Extract provided:
******
First, I have an excel file (or csv file) which I have converted to a dataframe (df
).
Next, there is one master list of strings in the first column, which contains alphanumeric characters.
Then, there are lists of strings in subsequent columns, which can be the same length (list1
), shorter (list2
), or longer (list3
).
I would like to count
(or sum
) the number of exact matches between master_list
and the other lists.
# Assign spreadsheet filename to `file`
file = "list_match.xlsx"
# Load spreadsheet
import pandas as pd
df = pd.read_excel(file)
print (df)
master_list list1 list2 list3
abc abc abc stu
def xxx def zzz
ghi xxx yyy zzz
jkl xxx yyy zzz
mno1 xxx yz1 zzz
pqr xxx zzz
stu xxx zzz
vwx xxx zzz
yz1 xxx zzz
yz2 xx1 zzz
yz3 xx1 zzz
zzz
mno1
zzz
The objective is to create this result:
List Count
list1 1
list2 3
list3 2
Explanation of result:
- There is one match in list1: 'abc'
- There are three matches in list2: 'abc', 'def', 'yz1'
- There are two matches in list3: 'stu', 'mno1'
My question is similar to this question, except the data is transposed and there are multiple lists to compare which might require a loop.
******
Listed entries:
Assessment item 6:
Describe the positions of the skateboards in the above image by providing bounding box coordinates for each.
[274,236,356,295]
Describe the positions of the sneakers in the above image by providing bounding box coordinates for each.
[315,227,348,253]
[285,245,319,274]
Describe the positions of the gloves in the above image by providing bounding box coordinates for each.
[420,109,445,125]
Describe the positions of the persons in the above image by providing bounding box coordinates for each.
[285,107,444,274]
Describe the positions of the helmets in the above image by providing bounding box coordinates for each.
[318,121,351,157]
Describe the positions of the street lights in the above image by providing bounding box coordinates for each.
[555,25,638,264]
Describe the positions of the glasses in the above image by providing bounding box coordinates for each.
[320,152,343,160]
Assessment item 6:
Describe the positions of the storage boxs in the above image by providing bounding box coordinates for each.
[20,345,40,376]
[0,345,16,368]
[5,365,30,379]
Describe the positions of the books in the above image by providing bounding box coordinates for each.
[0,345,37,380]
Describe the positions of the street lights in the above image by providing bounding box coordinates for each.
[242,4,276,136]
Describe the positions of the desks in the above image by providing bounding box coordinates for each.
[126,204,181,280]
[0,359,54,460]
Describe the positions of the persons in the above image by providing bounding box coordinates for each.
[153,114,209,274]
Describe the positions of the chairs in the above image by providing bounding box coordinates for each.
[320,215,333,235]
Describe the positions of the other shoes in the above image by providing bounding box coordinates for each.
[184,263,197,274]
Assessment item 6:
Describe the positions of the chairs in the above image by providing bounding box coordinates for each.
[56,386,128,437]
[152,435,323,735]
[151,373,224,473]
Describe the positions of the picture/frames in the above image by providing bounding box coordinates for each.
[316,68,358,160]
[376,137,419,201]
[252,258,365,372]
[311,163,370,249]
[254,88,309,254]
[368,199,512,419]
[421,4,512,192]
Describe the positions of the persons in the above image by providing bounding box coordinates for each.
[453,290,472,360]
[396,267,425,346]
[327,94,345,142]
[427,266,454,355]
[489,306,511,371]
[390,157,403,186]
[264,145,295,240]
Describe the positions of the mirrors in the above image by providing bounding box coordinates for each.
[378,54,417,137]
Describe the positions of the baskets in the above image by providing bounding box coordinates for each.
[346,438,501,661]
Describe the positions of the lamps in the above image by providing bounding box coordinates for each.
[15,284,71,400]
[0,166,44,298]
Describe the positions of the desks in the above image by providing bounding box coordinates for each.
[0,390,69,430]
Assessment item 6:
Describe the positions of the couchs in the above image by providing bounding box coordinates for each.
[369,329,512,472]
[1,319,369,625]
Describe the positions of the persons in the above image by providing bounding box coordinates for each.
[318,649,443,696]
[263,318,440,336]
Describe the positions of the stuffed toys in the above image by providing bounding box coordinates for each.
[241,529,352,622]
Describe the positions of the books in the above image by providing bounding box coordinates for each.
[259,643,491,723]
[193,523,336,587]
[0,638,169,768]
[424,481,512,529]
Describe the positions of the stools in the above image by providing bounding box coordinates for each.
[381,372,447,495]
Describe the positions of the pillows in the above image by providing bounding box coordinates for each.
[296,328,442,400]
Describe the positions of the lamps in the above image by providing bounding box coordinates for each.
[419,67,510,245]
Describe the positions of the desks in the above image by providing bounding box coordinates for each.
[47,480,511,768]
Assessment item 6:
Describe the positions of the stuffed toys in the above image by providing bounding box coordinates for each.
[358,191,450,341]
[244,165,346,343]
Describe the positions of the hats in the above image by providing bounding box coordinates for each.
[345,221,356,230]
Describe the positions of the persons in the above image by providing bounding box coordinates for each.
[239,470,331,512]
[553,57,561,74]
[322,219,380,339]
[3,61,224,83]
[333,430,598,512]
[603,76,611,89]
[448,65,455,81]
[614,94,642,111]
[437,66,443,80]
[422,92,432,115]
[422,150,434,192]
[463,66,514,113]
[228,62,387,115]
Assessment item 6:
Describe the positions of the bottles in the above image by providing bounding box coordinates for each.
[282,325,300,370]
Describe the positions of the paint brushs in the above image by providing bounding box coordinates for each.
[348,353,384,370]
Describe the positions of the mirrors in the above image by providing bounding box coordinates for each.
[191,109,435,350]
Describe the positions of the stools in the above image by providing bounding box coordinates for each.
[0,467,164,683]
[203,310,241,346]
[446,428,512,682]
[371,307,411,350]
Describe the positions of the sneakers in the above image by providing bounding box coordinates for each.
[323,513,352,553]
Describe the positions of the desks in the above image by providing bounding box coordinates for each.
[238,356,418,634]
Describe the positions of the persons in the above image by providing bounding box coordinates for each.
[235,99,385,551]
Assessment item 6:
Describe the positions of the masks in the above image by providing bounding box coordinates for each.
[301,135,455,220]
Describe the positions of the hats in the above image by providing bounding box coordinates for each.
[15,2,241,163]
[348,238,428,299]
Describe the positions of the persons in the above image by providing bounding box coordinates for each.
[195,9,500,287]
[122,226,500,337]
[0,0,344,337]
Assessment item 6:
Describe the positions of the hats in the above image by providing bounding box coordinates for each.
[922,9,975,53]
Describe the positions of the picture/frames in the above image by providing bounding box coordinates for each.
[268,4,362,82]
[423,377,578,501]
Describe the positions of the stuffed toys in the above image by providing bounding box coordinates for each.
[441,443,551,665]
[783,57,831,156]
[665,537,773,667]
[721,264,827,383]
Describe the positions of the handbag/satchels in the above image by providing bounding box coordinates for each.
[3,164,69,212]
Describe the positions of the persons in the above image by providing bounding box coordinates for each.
******
Required action 1: Copy the list-matching post from "Next, there is" up to and including "the other lists.".
Required action 2: In the list-matching post, what count should the result give for list2?
Required action 3:
For each statement, say whether it agrees with the list-matching post, and quote the words that decide it.
(a) The master list is in the first column.
(b) The only match in list1 is 'def'.
(c) The writer's question resembles another one, except that the data is transposed.
The lines come from a different source than the list-matching post.

Problem solution 1:
Next, there is one master list of strings in the first column, which contains alphanumeric characters.
Then, there are lists of strings in subsequent columns, which can be the same length (list1
), shorter (list2
), or longer (list3
).
I would like to count
(or sum
) the number of exact matches between master_list
and the other lists.

Problem solution 2: Three: 'abc', 'def' and 'yz1'.

Problem solution 3:
(a) Yes: "one master list of strings in the first column"
(b) No: "There is one match in list1: 'abc'"
(c) Yes: "except the data is transposed"